## THE PROBLEM:
Go through the records below and return each line that has "shpo" in it.

## INFORMATION GIVEN:
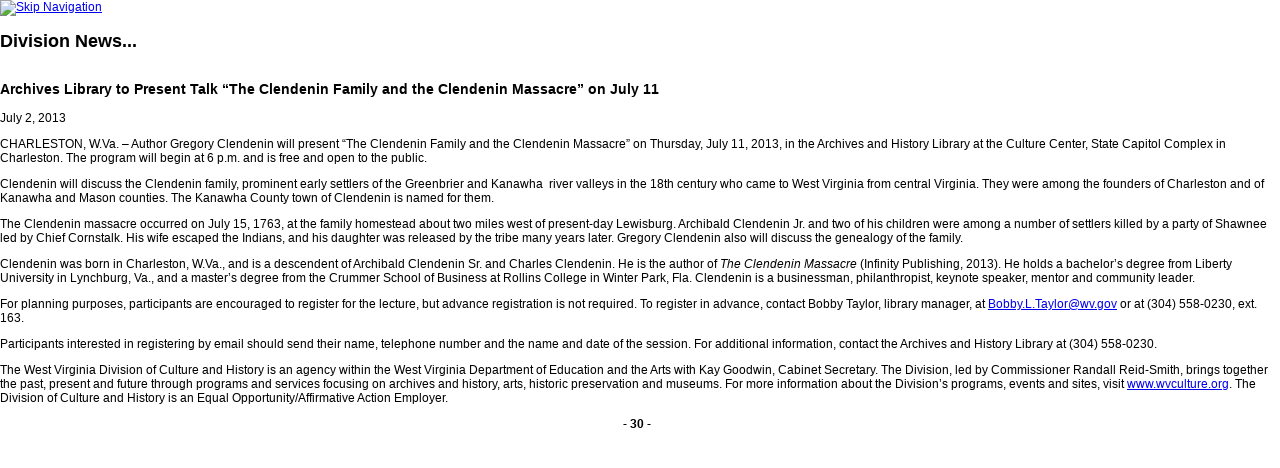

--- FILE ---
content_type: text/html; charset=utf-8
request_url: https://archive.wvculture.org/news.aspx?Id=2306&Agency=Division
body_size: 5619
content:

<!----><!doctype html public "-//W3C//DTD XHTML 1.0 Transitional//EN" 
"http://www.w3.org/TR/xhtml1/DTD/xhtml1-transitional.dtd" >
<HTML>
	<HEAD>
		<title>West Virginia Division of Culture and History News</title> 
		<meta name="vs_showGrid" content="False">
		<meta name="GENERATOR" Content="Microsoft Visual Studio .NET 7.1">
		<meta name="CODE_LANGUAGE" Content="C#">
		<meta name="vs_defaultClientScript" content="JavaScript">
		<meta name="vs_targetSchema" content="http://schemas.microsoft.com/intellisense/ie5">
		<!-- TemplateBeginEditable name="head" -->
		<!-- Might have to change href to be relative to location of the file --><link href="../wvculture.css" type="text/css" rel="stylesheet"><LINK href="../print.css" type="text/css" rel="stylesheet" media="print">
		<!-- TemplateEndEditable -->
	</HEAD>
	<body onLoad="preload();init();" ms_positioning="GridLayout">
		<a accesskey="s" href="#start"><img src="images/Gif/pixel.gif" width="0" height="0" alt="Skip Navigation" border="0"></a> <!-- TemplateBeginEditable name="EditRegion4" -->
		<noscript>
			<div class="center_content"><A href="../../../index.html">Home</A> | <A href="../../../history/index.html">
					Archives &amp; History</A> | <A href="../../../arts/index.html">Arts</A> | <A href="../../../shpo/index.html">
					Historic Preservation</A> | <A href="../../../museum/index.html">Museums</A>
				<hr>
				<A href="../../../events.aspx">Calendar of Events</A> | <A href="../../../education.html">
					Education</A> | <a href="../../../exhibits.html">Exhibits</a> | <A href="../../../grants.html">
					Grants</A> | <A href="../../../p_and_p.html">Products &amp; Publications</A>
				| <A href="../../../agency/index.html">The Agency</A> | <A href="../../../tech_assist.html">
					Technical Assistance</A> | <A href="../../../sites/where_we_are.html">Where We 
					Are</A>
				<form action="../../../search.aspx" method="get">
					<input style="Z-INDEX: 102; WIDTH: 135px" type="text" value="Search Here..." name="Terms">
					&nbsp;&nbsp;&nbsp;&nbsp;<select style="WIDTH: 140px" name="Area"><option selected>Entire 
							Site</option>
						<option>Arts</option>
						<option value="history">Archives &amp; History</option>
						<option value="goldenseal">Goldenseal</option>
						<option value="shpo">Historic Preservation</option>
						<option value="Museum">Museums</option>
					</select>
					&nbsp;&nbsp;&nbsp;&nbsp;<input onClick="" type="submit" value="Search"><br>
					Comments or Questions about our site? <A href="mailto:webmaster@wv.gov">E-Mail 
						our Webmaster</A>
					<hr>
				</form>
			</div>
			<div id="content" style="LEFT: 0px; POSITION: absolute">
		</noscript>
		<script language="javascript" type="text/javascript" src="../Menu/framework.js"></script>
		<script language="javascript" type="text/javascript" src="../Menu/rollover.js"></script>
		<script language="javascript" type="text/javascript" src="../Menu/menu.js"></script>
		<script language="javascript" type="text/javascript">var _version = 'Pre 1.2';</script>
		<script language="javascript" type="text/javascript" src="../Menu/layer.js"></script>
		<a name="start"></a>
		<!-- TemplateEndEditable -->
		<form name="Form1" method="post" action="news.aspx?Id=2306&amp;Agency=Division" id="Form1">
<div>
<input type="hidden" name="__VIEWSTATE" id="__VIEWSTATE" value="/[base64]" />
</div>

<div>

	<input type="hidden" name="__VIEWSTATEGENERATOR" id="__VIEWSTATEGENERATOR" value="CA8C29DA" />
</div>
			<table id="Table1" cellSpacing="0" cellPadding="0" border="0">
				<tr>
					<td colspan="3"><h2>
							<span id="HeaderLbl">Division</span>&nbsp;News...</h2>
					</td>
				</tr>
				<tr>
					<td>
						<h3><span id="NewsTitleLbl">Archives Library to Present Talk “The Clendenin Family and the Clendenin Massacre”
on July 11
</span></h3>
						<p><span id="NewsTextLbl"><p>July 2, 2013</p>
<p>CHARLESTON,  W.Va. – Author Gregory Clendenin will present &ldquo;The Clendenin Family and the  Clendenin Massacre&rdquo; on Thursday, July 11, 2013, in the Archives and History  Library at the Culture Center, State Capitol Complex in Charleston. The program  will begin at 6 p.m. and is free and open to the public.</p>
<p>Clendenin  will discuss the Clendenin family, prominent early settlers of the Greenbrier  and Kanawha&nbsp; river valleys in the 18th century who came to West Virginia  from central Virginia. They were among the founders of Charleston and of  Kanawha and Mason counties. The Kanawha County town of Clendenin is named for  them.</p>
<p>The  Clendenin massacre occurred on July 15, 1763, at the family homestead about two  miles west of present-day Lewisburg. Archibald Clendenin Jr. and two of his  children were among a number of settlers killed by a party of Shawnee led by  Chief Cornstalk. His wife escaped the Indians, and his daughter was released by  the tribe many years later. Gregory Clendenin also will discuss the genealogy  of the family.</p>
<p>Clendenin was  born in Charleston, W.Va., and is a descendent of Archibald Clendenin Sr. and  Charles Clendenin. He is the author of <em>The Clendenin Massacre </em>(Infinity  Publishing, 2013). He holds a bachelor&rsquo;s degree from Liberty University in  Lynchburg, Va., and a master&rsquo;s degree from the Crummer School of Business at  Rollins College in Winter Park, Fla. Clendenin is a businessman,  philanthropist, keynote speaker, mentor and community leader.</p>
<p>For  planning purposes, participants are encouraged to register for the lecture, but  advance registration is not required. To register in advance, contact Bobby  Taylor, library manager, at <a href="/cdn-cgi/l/email-protection#e9ab868b8b90c7a5c7bd889085869ba99e9fc78e869f"><span class="__cf_email__" data-cfemail="7f3d101d1d065133512b1e0613100d3f080951181009">[email&#160;protected]</span></a> or at (304) 558-0230, ext. 163. </p>
<p>Participants  interested in registering by email should send their name, telephone number and  the name and date of the session. For additional information, contact the  Archives and History Library at (304) 558-0230.</p>
<p>The  West Virginia Division of Culture and History is an agency within the West  Virginia Department of Education and the Arts with Kay Goodwin, Cabinet  Secretary.&nbsp;The Division, led by Commissioner Randall Reid-Smith, brings  together the past, present and future through programs and services focusing on  archives and history, arts, historic preservation and museums.&nbsp;For more information  about the Division&rsquo;s programs, events and sites, visit <u><a href="http://www.wvculture.org">www.wvculture.org</a></u>. The Division of Culture and History is an Equal  Opportunity/Affirmative Action Employer.</p>
<p align="center"><strong>- 30 -</strong></p>
</span></p>
						<p></p>
					</td>
					<td>&nbsp;&nbsp;</td>
					<td align="center">
						<P>
							</P>
						<P>
							</P>
					</td>
				</tr>
			</table>
		</form>
		<span id="ErrorLbl"></span></DIV>
	<script data-cfasync="false" src="/cdn-cgi/scripts/5c5dd728/cloudflare-static/email-decode.min.js"></script><script defer src="https://static.cloudflareinsights.com/beacon.min.js/vcd15cbe7772f49c399c6a5babf22c1241717689176015" integrity="sha512-ZpsOmlRQV6y907TI0dKBHq9Md29nnaEIPlkf84rnaERnq6zvWvPUqr2ft8M1aS28oN72PdrCzSjY4U6VaAw1EQ==" data-cf-beacon='{"version":"2024.11.0","token":"c90714f998a24d9fa62528a4361355cb","r":1,"server_timing":{"name":{"cfCacheStatus":true,"cfEdge":true,"cfExtPri":true,"cfL4":true,"cfOrigin":true,"cfSpeedBrain":true},"location_startswith":null}}' crossorigin="anonymous"></script>
</body>
</HTML>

## ANSWER SECTION:
					Archives &amp; History</A> | <A href="../../../arts/index.html">Arts</A> | <A href="../../../shpo/index.html">
						<option value="shpo">Historic Preservation</option>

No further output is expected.